### Page text
Two of El Jefe’s hitmen Sappensly (Robert Webber, 10) and Quill (Gig Young, THEY SHOOT HORSES, DON’T THEY?) turn up in a brothel looking for Alfredo and meet piano player Bennie (Warren Oates, 1941), who knows how to find Alfredo and wants to get paid for it. Bennie learns that Alfredo has hooked up with his favorite prostitute Elita (Isela Vega, THE STREETS OF L.A.), which upsets him. He then discovers that Alfredo is already dead, but the hitmen want proof (i.e. Alfredo’s head). So Bennie and Elita head out on a road trip to find Alfredo.

Bennie and Elita are losers who the world has beat up badly. They have little prospects, so cutting off the head of a dead man for $10,000 looks like the golden ticket for Bennie. Elita finds the whole thing gruesome. Is the money worth losing your soul?

The movie is sad in relating the lives of its main characters, who work and demean themselves just to survive. There’s a scene where bikers attack Elita that may read as sexist at first, but the following scene defines what Peckinpah is really saying. Elita’s actions with the biker Paco (Kris Kristofferson, ALICE DOESN’T LIVE HERE ANYMORE) says a lot about what she thinks about herself, but the following scene clearly shows how Peckinpah wants us to think about her. The film deals with greed and the way it warps the soul much like TREASURE OF THE SIERRA MADRE, which Peckinpah references by having Sappensly say his name is “Fred C. Dobbs” – Humphrey Bogart’s character in MADRE.
######
### Task set:
1. Copy the passage of the review that begins at the words "Two of El Jefe’s" and stops after the words "losing your soul?".
2. Repeat every line of the data entries below word for word, leaving the pictures out of your answer.
### Data section
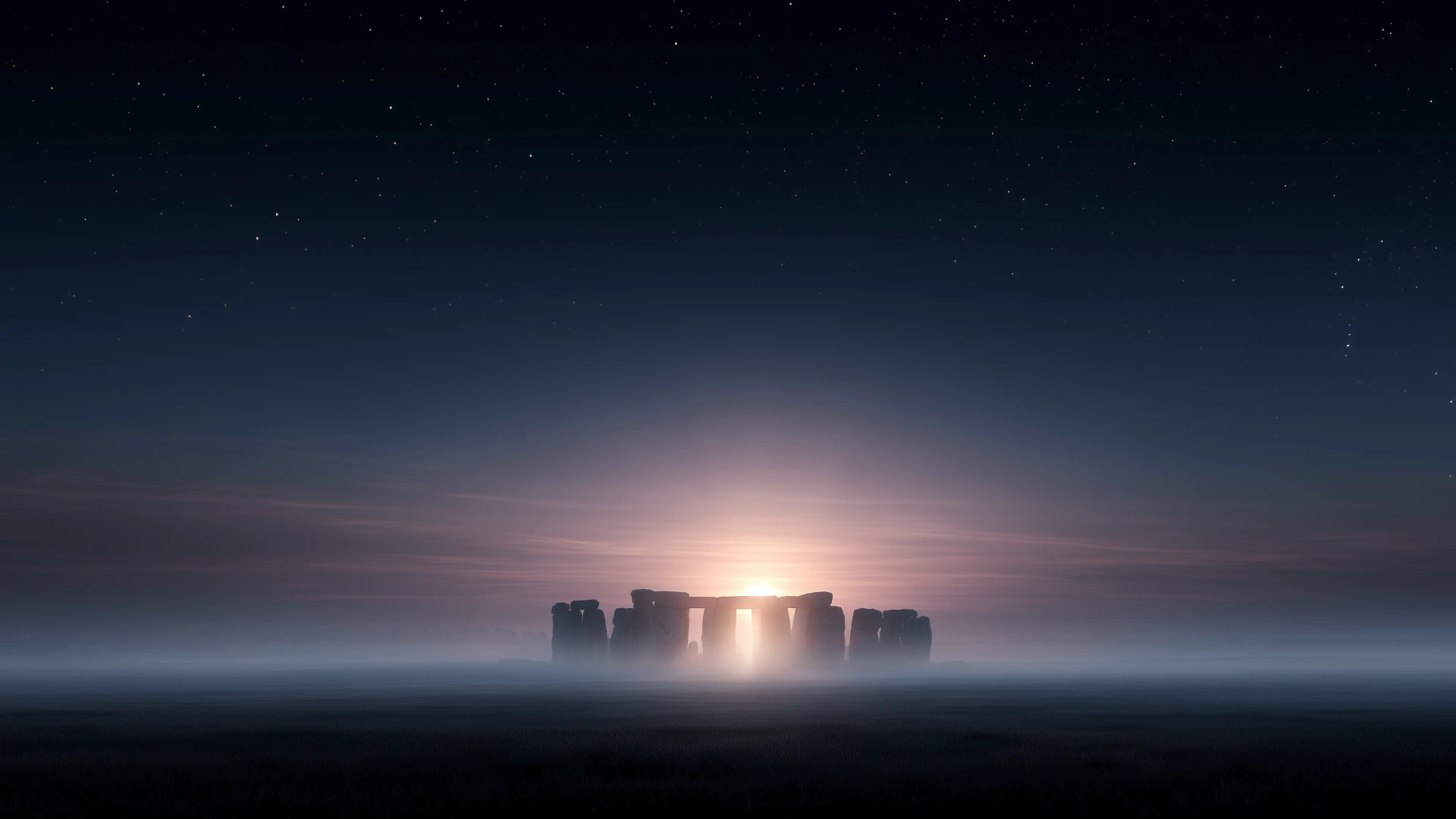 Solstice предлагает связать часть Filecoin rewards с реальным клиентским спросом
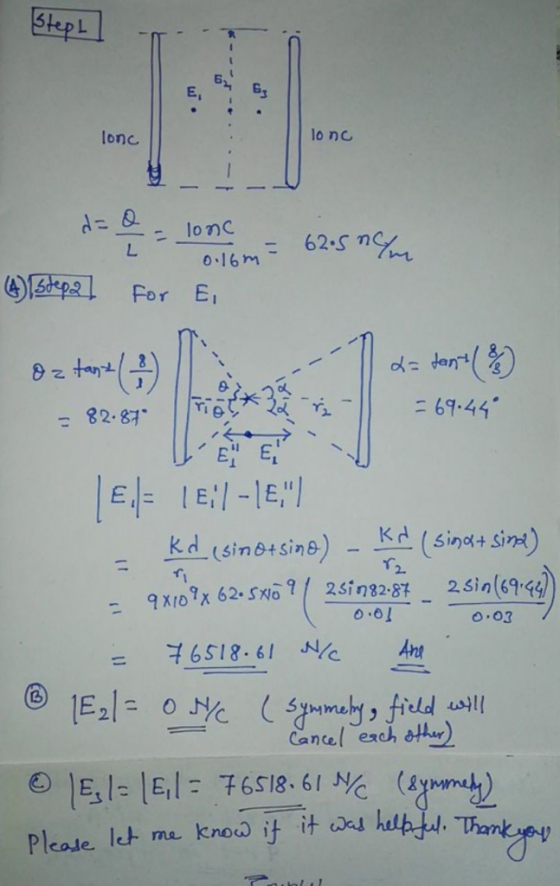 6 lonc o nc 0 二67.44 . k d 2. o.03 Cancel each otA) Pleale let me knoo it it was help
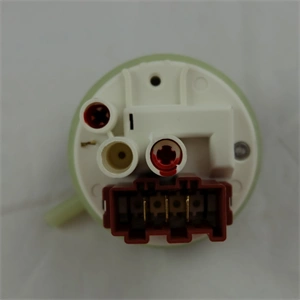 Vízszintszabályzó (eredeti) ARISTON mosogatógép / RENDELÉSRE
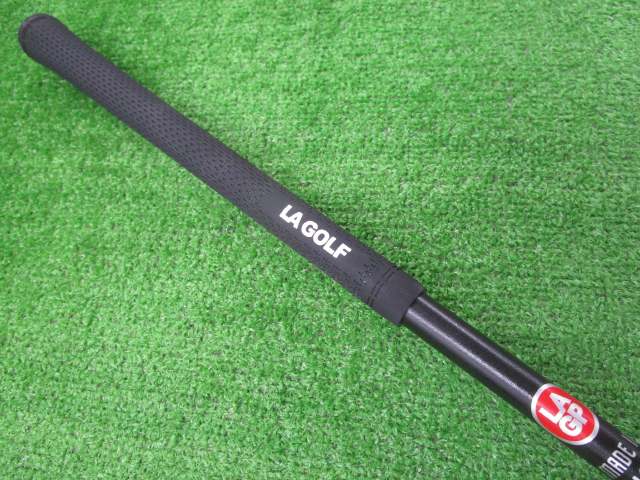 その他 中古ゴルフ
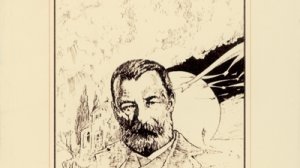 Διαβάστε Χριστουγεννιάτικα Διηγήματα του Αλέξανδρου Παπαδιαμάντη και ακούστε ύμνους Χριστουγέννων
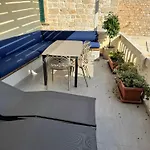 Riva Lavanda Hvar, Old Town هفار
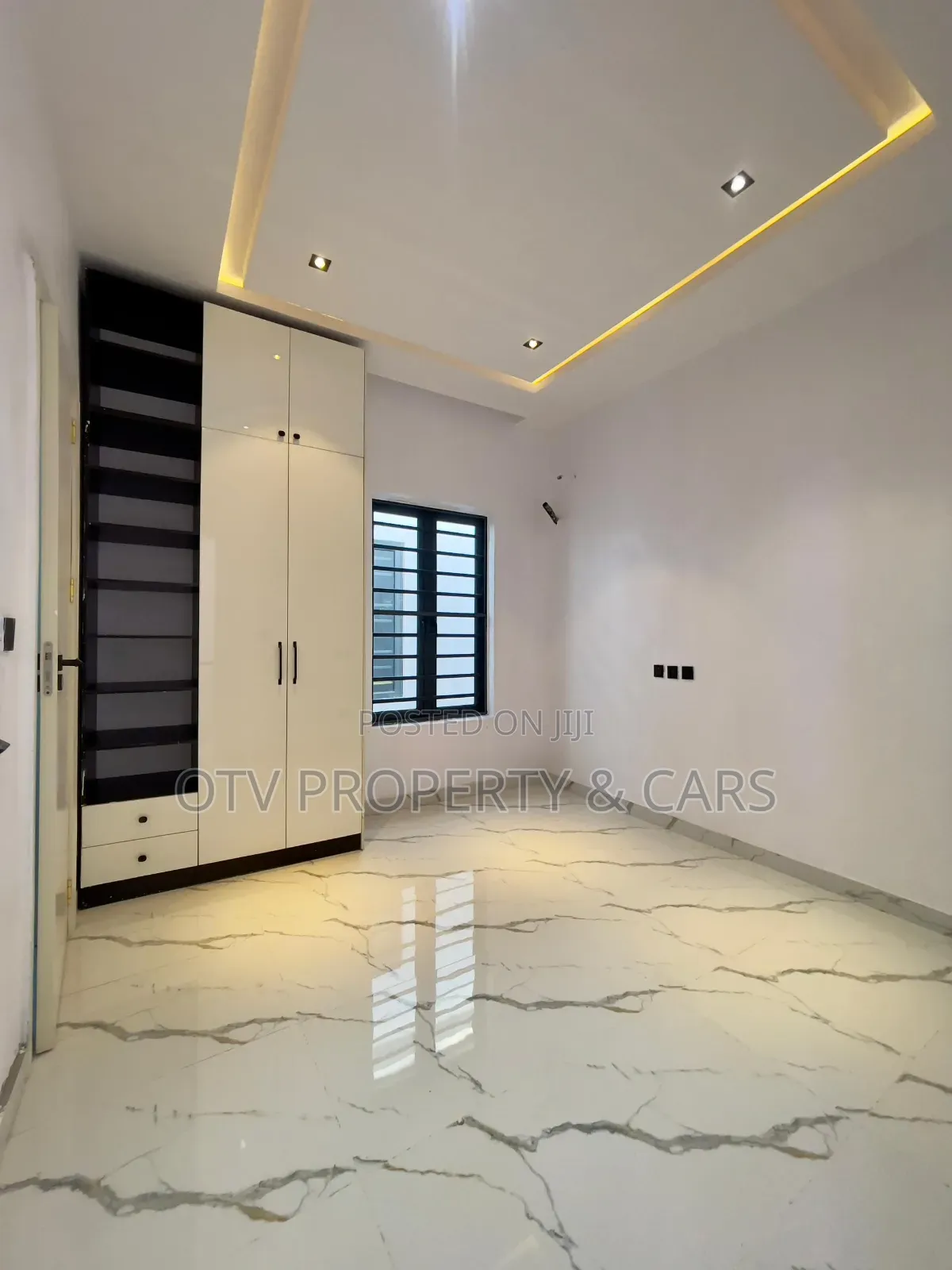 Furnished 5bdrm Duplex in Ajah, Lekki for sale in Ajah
######
### Numbered answers:
1.
Two of El Jefe’s hitmen Sappensly (Robert Webber, 10) and Quill (Gig Young, THEY SHOOT HORSES, DON’T THEY?) turn up in a brothel looking for Alfredo and meet piano player Bennie (Warren Oates, 1941), who knows how to find Alfredo and wants to get paid for it. Bennie learns that Alfredo has hooked up with his favorite prostitute Elita (Isela Vega, THE STREETS OF L.A.), which upsets him. He then discovers that Alfredo is already dead, but the hitmen want proof (i.e. Alfredo’s head). So Bennie and Elita head out on a road trip to find Alfredo.

Bennie and Elita are losers who the world has beat up badly. They have little prospects, so cutting off the head of a dead man for $10,000 looks like the golden ticket for Bennie. Elita finds the whole thing gruesome. Is the money worth losing your soul?

2.
 Solstice предлагает связать часть Filecoin rewards с реальным клиентским спросом
 6 lonc o nc 0 二67.44 . k d 2. o.03 Cancel each otA) Pleale let me knoo it it was help
 Vízszintszabályzó (eredeti) ARISTON mosogatógép / RENDELÉSRE
 その他 中古ゴルフ
 Διαβάστε Χριστουγεννιάτικα Διηγήματα του Αλέξανδρου Παπαδιαμάντη και ακούστε ύμνους Χριστουγέννων
 Riva Lavanda Hvar, Old Town هفار
 Furnished 5bdrm Duplex in Ajah, Lekki for sale in Ajah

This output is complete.